## What the exercise asks:
Convert the entries into a numbered list, starting from the line that contains "What is the distance from the vantage" and continuing through the last line of the entries. Include both ends and leave out blank lines.
[BEGIN Data for this task]
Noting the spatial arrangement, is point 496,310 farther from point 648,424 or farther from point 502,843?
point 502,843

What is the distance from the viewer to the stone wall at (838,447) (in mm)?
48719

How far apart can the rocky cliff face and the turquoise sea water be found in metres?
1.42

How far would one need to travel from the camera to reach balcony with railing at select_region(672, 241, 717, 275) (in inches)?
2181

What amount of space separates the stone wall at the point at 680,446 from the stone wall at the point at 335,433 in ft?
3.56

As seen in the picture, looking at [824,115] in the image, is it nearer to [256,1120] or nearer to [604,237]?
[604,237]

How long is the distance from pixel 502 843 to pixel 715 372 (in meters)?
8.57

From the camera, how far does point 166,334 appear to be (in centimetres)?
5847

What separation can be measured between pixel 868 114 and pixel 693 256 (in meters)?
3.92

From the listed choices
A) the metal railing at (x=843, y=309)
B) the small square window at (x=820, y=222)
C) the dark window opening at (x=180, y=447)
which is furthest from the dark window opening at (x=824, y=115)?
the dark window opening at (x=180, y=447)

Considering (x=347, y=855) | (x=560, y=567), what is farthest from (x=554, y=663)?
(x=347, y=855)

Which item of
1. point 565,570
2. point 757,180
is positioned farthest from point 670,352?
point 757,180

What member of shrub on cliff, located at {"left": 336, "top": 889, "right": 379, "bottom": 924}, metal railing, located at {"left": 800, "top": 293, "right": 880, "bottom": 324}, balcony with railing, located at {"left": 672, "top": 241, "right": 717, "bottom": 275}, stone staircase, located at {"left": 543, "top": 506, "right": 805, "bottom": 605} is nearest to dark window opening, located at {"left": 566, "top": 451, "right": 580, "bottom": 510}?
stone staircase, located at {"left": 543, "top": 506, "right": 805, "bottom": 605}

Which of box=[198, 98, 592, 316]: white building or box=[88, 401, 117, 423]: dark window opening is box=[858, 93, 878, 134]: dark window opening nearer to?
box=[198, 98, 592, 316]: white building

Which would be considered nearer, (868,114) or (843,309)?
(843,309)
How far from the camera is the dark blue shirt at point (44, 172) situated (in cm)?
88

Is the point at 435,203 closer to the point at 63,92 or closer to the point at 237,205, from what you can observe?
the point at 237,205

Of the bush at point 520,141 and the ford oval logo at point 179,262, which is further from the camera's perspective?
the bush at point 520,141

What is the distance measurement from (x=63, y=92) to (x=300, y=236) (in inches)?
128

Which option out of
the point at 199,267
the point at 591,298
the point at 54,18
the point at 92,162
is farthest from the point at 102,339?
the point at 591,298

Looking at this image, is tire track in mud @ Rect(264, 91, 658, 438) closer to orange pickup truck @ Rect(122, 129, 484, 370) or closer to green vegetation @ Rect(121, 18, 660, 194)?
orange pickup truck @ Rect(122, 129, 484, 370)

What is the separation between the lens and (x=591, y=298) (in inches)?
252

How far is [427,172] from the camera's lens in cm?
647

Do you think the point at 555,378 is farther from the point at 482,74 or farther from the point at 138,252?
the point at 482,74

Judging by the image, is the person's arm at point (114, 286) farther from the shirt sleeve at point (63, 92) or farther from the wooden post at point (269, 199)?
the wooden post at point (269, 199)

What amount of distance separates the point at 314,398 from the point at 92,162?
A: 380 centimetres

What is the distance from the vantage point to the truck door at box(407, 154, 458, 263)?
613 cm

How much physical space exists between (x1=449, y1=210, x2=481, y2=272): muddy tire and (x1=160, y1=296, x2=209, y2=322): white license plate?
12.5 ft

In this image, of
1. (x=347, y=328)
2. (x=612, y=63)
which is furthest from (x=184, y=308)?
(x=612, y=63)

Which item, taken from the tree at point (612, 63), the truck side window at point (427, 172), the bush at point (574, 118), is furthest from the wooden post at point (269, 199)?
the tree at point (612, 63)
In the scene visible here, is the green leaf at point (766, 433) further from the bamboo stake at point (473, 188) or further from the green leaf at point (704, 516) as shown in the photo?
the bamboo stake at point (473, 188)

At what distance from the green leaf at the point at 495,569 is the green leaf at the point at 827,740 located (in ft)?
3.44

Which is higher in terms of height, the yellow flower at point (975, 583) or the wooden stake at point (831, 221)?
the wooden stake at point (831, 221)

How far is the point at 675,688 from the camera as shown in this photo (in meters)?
[END Data for this task]
## Task solution:
1. What is the distance from the vantage point to the truck door at box(407, 154, 458, 263)?
2. 613 cm
3. How much physical space exists between (x1=449, y1=210, x2=481, y2=272): muddy tire and (x1=160, y1=296, x2=209, y2=322): white license plate?
4. 12.5 ft
5. In this image, of
6. 1. (x=347, y=328)
7. 2. (x=612, y=63)
8. which is furthest from (x=184, y=308)?
9. (x=612, y=63)
10. Which item, taken from the tree at point (612, 63), the truck side window at point (427, 172), the bush at point (574, 118), is furthest from the wooden post at point (269, 199)?
11. the tree at point (612, 63)
12. In the scene visible here, is the green leaf at point (766, 433) further from the bamboo stake at point (473, 188) or further from the green leaf at point (704, 516) as shown in the photo?
13. the bamboo stake at point (473, 188)
14. At what distance from the green leaf at the point at 495,569 is the green leaf at the point at 827,740 located (in ft)?
15. 3.44
16. Which is higher in terms of height, the yellow flower at point (975, 583) or the wooden stake at point (831, 221)?
17. the wooden stake at point (831, 221)
18. How far is the point at 675,688 from the camera as shown in this photo (in meters)?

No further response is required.